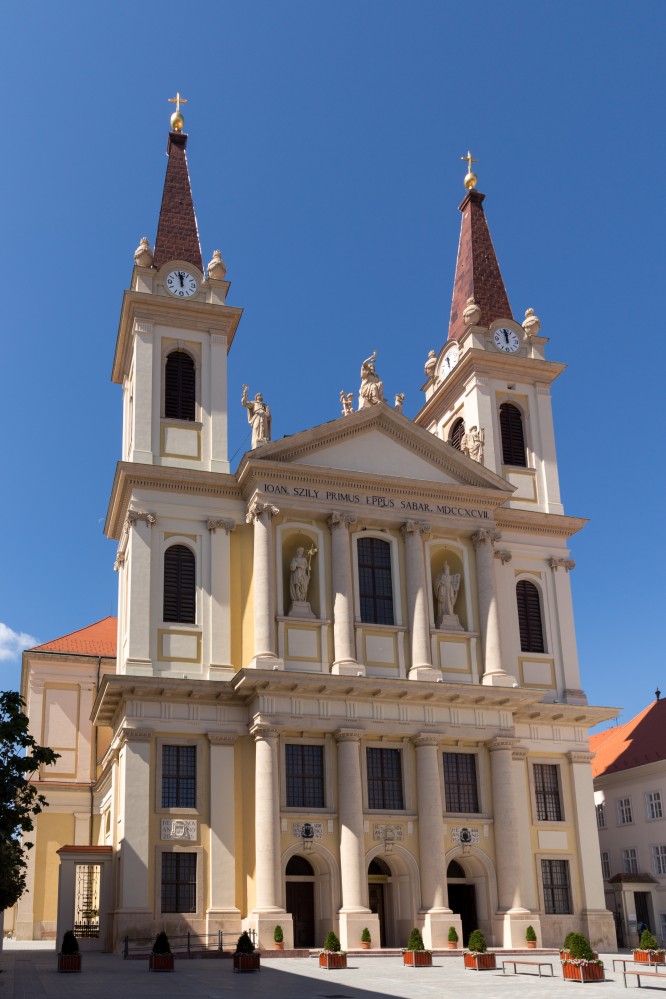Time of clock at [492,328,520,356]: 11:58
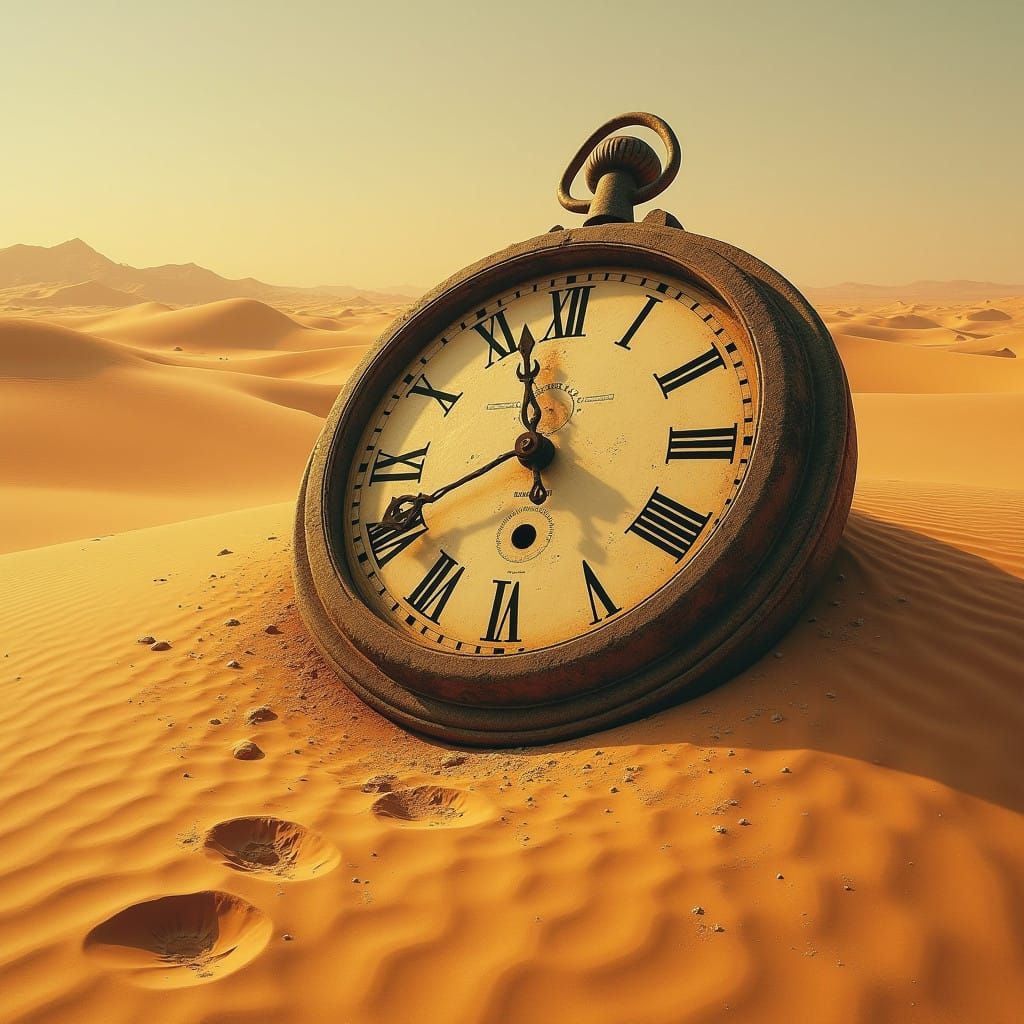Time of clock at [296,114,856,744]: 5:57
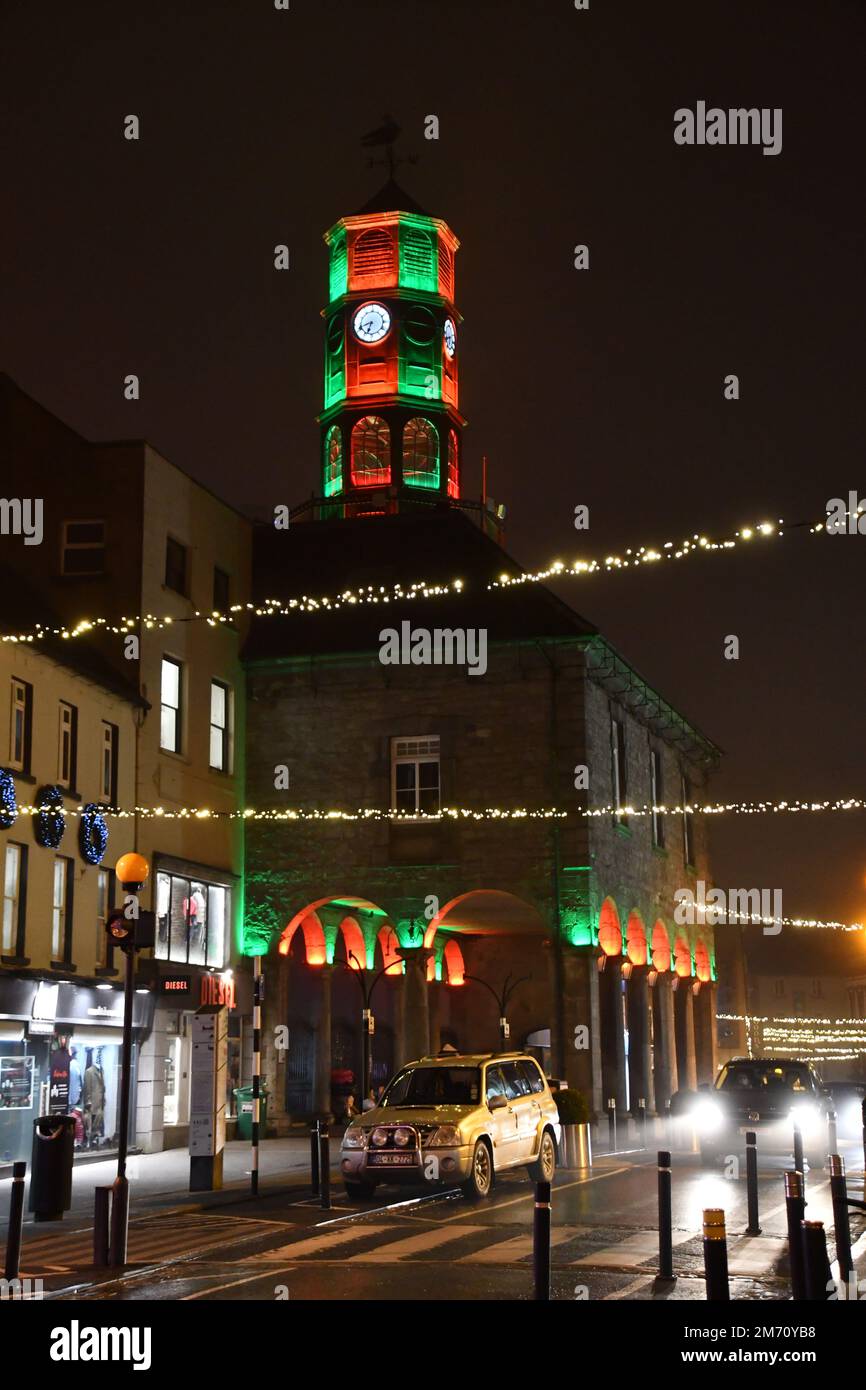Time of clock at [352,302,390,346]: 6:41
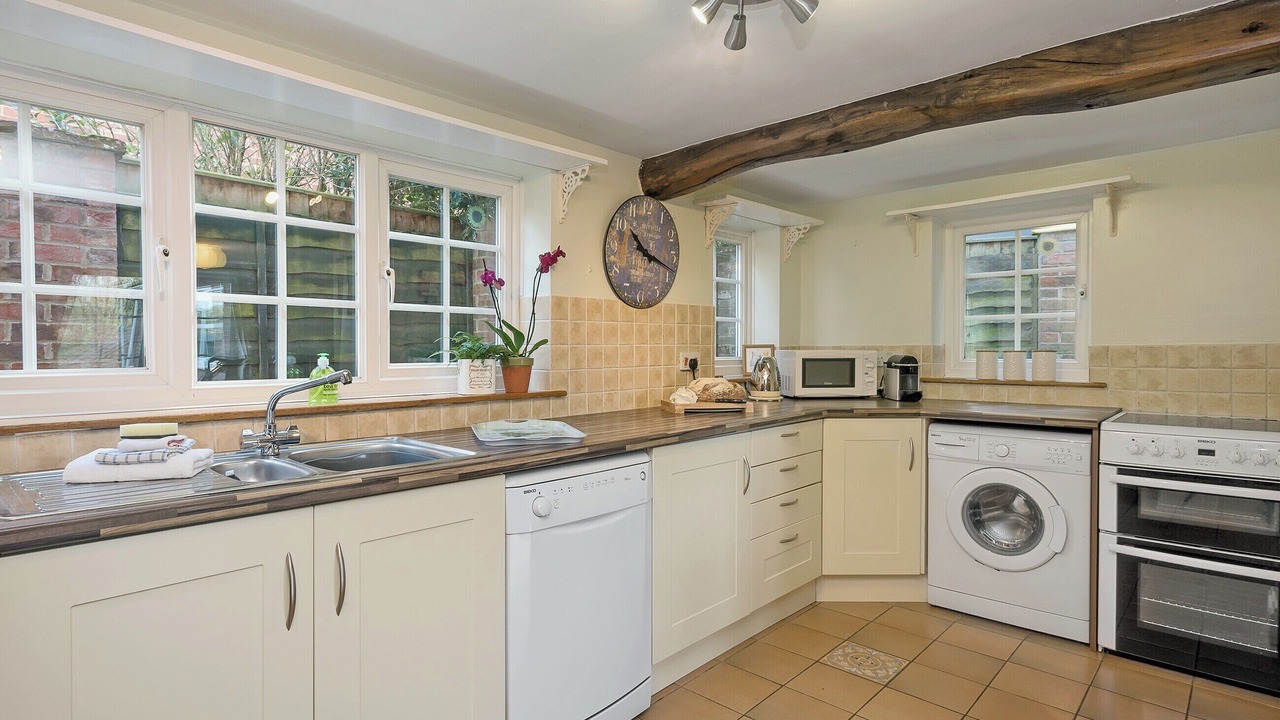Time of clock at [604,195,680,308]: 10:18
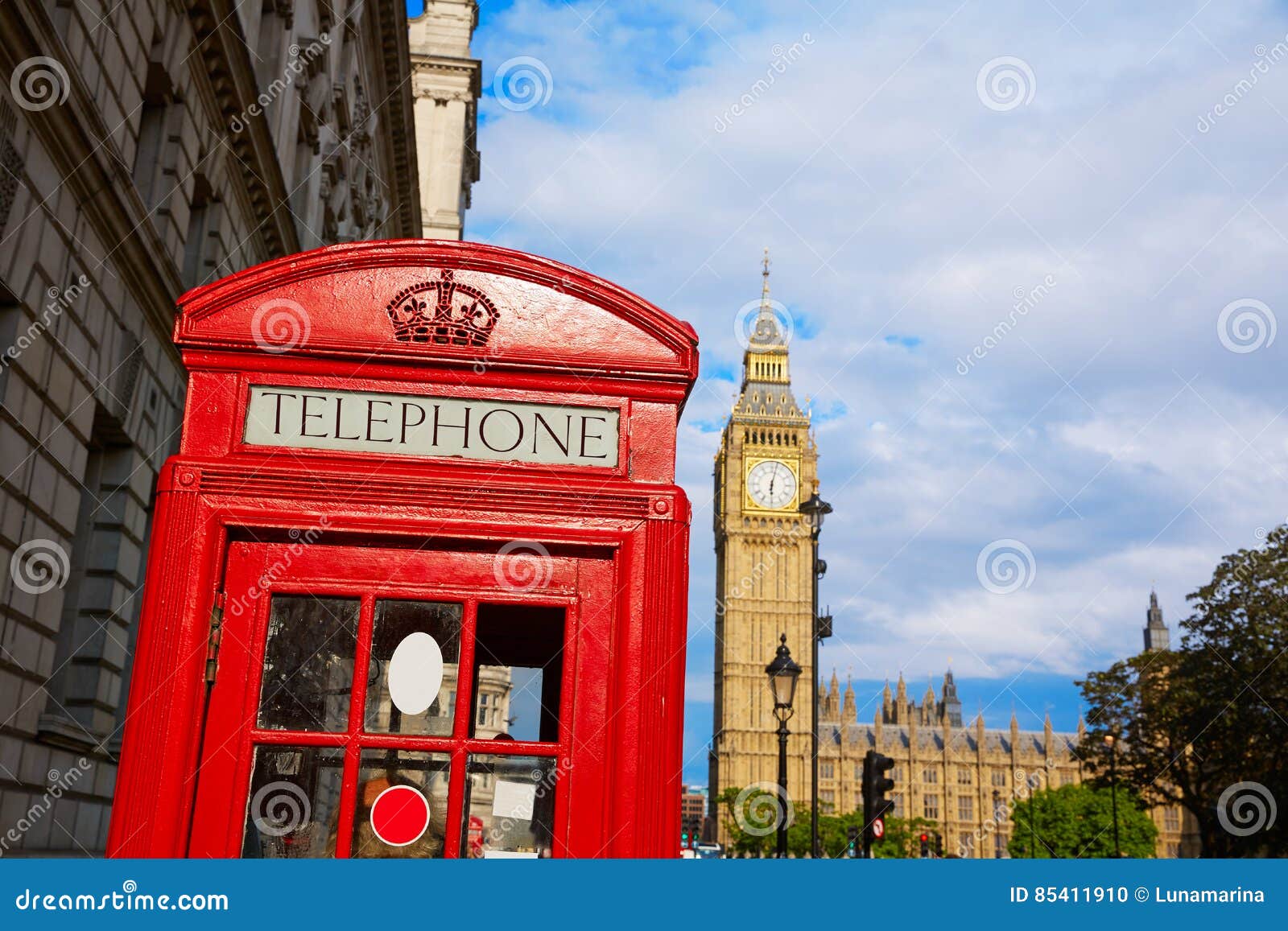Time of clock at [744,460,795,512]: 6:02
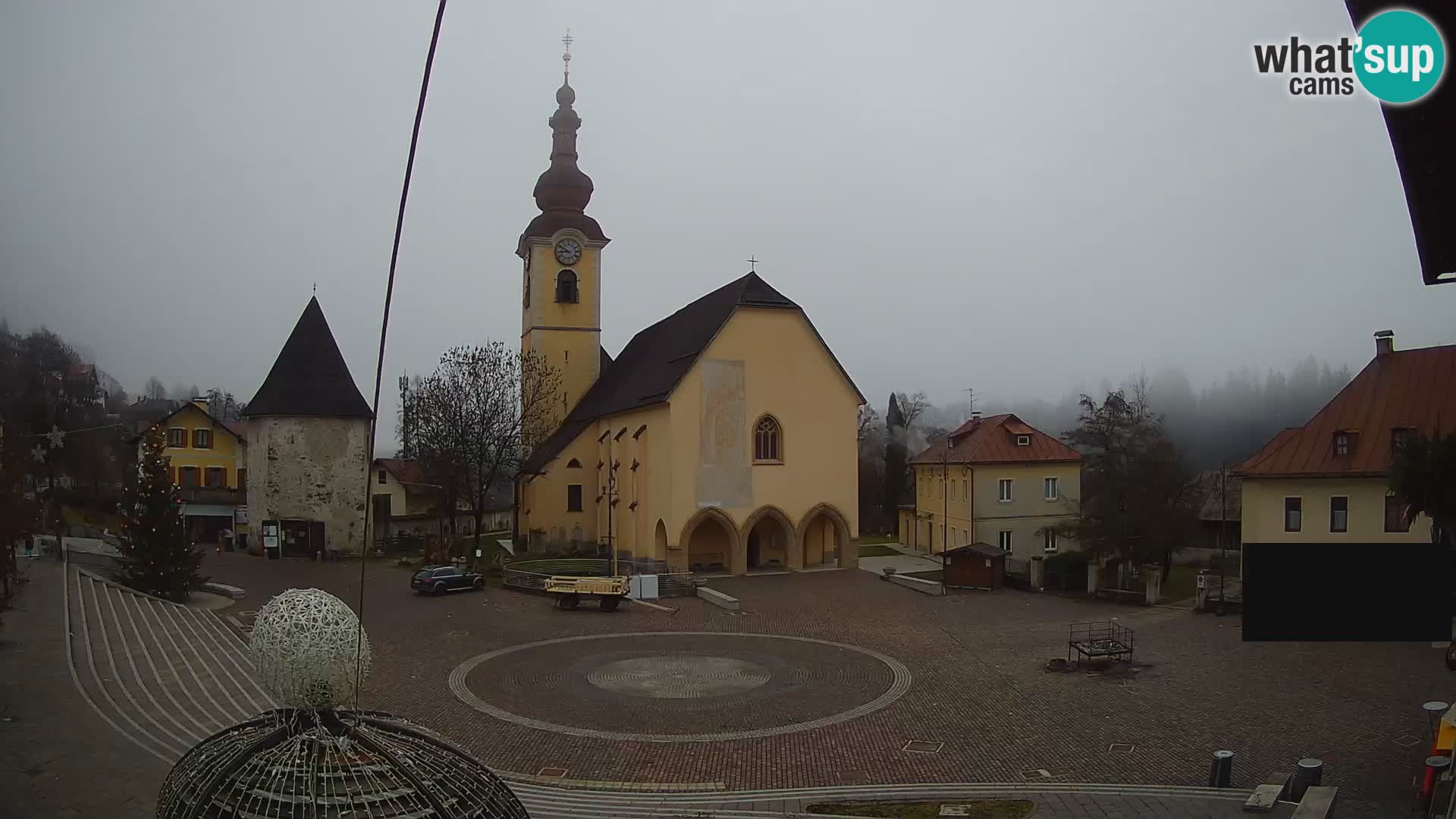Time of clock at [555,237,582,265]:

### TASK DETAILS
Rewrite the rows above as a numbered list, leaving out any blank lines, and omit the pictures from your answer.

### EXPECTED ANSWER
1. Time of clock at [492,328,520,356]: 11:58
2. Time of clock at [296,114,856,744]: 5:57
3. Time of clock at [352,302,390,346]: 6:41
4. Time of clock at [604,195,680,308]: 10:18
5. Time of clock at [744,460,795,512]: 6:02
6. Time of clock at [555,237,582,265]:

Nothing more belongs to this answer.